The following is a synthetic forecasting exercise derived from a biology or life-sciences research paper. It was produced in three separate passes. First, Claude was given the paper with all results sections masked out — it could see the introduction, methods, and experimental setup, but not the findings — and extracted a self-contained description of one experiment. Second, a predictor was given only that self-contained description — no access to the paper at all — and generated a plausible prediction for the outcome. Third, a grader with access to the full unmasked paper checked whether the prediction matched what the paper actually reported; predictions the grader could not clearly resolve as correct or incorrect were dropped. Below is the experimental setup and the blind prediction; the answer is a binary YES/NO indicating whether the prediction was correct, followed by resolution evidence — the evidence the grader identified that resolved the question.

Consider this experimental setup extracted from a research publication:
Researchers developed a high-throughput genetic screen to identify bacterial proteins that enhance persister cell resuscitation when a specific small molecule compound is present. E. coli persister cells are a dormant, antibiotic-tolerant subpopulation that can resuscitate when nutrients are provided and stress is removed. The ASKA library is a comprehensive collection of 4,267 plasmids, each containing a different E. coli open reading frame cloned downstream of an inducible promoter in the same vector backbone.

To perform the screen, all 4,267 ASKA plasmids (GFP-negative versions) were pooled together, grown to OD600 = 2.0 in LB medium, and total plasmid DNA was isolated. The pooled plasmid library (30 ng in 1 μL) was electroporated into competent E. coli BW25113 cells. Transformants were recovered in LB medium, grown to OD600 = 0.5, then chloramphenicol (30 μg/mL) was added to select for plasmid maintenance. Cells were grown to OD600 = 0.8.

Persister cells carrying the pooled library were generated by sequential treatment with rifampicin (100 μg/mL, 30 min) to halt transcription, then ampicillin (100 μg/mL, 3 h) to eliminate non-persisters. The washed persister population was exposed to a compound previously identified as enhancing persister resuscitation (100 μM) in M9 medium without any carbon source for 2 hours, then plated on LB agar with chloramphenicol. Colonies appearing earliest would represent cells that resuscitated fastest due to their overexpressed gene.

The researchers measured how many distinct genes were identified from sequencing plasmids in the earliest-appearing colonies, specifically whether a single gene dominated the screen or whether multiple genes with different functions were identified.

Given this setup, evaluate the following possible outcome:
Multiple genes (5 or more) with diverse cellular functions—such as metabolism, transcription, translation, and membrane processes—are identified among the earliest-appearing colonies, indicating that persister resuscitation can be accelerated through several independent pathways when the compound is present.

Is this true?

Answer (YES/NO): YES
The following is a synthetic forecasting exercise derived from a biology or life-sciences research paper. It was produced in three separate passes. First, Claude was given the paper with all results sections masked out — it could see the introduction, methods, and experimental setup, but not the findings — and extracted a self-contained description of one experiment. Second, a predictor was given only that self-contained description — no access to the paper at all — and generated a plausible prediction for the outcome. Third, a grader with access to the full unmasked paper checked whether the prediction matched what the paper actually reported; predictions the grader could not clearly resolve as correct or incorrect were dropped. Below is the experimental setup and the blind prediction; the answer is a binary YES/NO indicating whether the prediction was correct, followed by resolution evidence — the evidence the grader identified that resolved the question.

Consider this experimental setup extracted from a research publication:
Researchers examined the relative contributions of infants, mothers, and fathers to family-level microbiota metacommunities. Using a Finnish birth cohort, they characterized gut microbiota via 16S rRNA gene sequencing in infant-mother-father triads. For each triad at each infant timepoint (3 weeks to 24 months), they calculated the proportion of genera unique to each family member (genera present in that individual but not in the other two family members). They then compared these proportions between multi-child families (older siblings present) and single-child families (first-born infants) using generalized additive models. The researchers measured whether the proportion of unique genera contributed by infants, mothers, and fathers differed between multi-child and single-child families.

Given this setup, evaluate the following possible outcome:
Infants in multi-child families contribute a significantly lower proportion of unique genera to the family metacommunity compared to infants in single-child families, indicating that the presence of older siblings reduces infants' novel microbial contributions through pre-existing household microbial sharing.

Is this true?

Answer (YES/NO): NO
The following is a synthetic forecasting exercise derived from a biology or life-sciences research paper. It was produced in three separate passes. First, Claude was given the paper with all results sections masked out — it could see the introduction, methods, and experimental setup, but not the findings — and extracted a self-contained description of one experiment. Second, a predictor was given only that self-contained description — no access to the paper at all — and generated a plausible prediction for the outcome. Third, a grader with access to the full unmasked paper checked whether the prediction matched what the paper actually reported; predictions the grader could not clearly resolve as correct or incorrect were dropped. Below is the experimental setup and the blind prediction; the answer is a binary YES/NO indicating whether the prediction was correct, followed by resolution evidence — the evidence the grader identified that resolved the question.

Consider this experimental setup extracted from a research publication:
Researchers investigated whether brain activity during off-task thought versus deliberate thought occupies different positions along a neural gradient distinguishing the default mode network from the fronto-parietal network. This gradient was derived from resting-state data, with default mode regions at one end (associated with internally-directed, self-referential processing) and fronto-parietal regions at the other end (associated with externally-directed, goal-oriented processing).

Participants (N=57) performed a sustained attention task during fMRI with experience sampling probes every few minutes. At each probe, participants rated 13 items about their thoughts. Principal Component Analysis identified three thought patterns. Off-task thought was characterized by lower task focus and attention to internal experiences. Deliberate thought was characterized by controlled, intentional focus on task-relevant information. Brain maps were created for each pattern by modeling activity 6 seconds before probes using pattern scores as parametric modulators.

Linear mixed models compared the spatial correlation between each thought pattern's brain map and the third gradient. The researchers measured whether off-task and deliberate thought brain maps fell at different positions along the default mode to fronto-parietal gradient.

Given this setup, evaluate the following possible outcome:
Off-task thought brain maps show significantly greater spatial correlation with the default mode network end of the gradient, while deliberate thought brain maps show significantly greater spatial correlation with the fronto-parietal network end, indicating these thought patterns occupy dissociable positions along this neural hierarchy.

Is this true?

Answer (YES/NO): YES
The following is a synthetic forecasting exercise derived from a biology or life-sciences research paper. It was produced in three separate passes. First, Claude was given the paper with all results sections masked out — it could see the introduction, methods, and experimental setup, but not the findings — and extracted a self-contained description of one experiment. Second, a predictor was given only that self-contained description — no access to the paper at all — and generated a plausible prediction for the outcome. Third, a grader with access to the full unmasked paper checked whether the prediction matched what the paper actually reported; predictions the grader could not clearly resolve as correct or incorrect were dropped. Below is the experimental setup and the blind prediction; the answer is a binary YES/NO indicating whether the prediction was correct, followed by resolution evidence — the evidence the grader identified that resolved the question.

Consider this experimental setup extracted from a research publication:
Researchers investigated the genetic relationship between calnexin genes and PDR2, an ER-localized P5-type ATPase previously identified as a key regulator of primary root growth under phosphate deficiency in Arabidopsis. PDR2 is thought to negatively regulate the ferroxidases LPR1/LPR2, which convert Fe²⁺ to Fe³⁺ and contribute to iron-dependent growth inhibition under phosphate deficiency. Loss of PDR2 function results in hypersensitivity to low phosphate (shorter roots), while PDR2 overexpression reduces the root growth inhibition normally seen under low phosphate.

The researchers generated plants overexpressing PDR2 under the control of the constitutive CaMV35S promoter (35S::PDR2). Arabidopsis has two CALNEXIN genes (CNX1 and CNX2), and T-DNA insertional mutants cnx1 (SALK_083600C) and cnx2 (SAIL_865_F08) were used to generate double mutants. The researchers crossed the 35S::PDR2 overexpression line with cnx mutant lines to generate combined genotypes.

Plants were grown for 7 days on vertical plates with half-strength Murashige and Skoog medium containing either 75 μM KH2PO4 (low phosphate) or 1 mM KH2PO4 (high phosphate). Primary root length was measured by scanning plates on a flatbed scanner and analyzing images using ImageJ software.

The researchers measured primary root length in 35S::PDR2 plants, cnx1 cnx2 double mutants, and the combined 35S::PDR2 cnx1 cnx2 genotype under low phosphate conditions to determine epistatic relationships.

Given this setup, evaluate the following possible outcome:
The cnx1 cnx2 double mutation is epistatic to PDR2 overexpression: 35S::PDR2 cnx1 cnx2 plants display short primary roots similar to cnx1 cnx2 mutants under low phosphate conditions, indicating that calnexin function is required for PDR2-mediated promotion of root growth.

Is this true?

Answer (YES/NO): YES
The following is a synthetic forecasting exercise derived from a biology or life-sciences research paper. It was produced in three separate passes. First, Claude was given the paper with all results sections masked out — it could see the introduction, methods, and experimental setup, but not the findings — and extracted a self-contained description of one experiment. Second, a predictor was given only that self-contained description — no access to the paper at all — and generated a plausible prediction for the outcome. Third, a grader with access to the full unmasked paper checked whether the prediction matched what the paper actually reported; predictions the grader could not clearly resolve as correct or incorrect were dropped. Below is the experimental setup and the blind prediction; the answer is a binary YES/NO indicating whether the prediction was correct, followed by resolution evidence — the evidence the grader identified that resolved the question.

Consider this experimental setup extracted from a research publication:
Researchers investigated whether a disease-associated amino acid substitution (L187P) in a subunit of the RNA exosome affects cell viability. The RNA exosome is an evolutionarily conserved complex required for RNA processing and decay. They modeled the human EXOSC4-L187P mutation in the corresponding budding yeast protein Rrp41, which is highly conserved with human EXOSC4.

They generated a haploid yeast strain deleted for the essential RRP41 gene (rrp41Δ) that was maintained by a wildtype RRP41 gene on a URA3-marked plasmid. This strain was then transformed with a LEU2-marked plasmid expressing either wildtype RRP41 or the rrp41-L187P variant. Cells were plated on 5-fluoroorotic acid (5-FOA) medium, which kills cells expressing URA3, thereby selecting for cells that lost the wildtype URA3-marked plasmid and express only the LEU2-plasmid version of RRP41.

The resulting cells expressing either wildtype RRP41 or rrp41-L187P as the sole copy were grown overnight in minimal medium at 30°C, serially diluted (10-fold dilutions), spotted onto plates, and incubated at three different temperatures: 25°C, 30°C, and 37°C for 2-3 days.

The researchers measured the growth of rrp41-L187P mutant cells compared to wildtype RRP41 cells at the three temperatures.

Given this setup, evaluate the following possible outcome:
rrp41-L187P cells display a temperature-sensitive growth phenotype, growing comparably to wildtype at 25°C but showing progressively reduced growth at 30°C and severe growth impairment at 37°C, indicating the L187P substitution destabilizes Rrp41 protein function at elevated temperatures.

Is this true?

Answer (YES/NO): NO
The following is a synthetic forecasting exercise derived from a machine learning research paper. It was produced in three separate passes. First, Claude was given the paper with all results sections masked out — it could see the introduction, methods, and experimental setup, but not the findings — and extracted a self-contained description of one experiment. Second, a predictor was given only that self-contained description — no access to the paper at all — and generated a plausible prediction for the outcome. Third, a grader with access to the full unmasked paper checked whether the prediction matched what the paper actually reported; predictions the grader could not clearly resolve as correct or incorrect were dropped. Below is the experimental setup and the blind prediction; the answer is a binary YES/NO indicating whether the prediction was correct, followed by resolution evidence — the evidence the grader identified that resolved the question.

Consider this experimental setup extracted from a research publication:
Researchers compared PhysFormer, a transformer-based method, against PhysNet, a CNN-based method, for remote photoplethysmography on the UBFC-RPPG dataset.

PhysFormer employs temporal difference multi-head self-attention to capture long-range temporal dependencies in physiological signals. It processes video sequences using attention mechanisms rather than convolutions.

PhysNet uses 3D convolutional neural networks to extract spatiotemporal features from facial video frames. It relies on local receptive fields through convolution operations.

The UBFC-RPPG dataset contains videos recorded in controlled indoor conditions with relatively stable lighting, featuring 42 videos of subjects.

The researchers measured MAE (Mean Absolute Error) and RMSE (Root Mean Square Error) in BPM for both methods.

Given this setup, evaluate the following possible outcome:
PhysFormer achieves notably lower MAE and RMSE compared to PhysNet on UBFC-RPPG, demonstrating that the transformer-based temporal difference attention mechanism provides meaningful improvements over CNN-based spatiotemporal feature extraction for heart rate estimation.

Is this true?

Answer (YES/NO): YES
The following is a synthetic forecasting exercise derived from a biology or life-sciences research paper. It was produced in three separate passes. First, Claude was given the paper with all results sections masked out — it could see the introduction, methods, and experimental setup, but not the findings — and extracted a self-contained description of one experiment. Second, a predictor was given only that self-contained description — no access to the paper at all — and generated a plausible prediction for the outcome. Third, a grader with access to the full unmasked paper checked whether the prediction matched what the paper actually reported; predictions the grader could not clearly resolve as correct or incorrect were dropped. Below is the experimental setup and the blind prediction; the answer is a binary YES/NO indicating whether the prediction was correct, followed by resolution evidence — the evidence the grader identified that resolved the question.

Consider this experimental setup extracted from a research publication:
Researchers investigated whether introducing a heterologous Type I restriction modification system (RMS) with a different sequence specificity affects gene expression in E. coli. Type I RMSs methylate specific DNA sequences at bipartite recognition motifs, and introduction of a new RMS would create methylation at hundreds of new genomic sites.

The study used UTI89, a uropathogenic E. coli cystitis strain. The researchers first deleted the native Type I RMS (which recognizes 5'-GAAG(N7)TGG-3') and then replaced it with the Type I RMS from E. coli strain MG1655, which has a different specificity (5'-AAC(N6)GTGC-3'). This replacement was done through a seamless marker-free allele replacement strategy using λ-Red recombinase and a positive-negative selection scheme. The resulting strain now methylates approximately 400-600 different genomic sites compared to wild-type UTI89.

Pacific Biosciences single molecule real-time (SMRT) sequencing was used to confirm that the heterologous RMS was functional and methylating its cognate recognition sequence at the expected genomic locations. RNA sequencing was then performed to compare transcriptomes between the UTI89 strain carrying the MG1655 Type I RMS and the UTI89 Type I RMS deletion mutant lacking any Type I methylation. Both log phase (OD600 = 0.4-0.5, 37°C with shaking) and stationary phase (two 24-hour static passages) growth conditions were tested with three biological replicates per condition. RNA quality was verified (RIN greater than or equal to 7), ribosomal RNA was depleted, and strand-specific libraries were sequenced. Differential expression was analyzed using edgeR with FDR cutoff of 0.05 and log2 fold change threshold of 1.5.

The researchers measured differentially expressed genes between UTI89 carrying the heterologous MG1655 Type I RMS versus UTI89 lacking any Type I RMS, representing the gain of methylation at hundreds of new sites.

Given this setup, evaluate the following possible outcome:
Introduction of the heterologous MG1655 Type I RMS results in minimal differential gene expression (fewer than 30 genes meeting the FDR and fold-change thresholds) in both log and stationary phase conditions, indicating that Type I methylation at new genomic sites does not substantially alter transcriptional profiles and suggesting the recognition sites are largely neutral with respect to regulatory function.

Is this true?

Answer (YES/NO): YES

** YOUR ASSIGNMENT **
Give the count, and only the count, of lines in these records that hold the string "methylation".

** PROBLEM SOLUTION **
4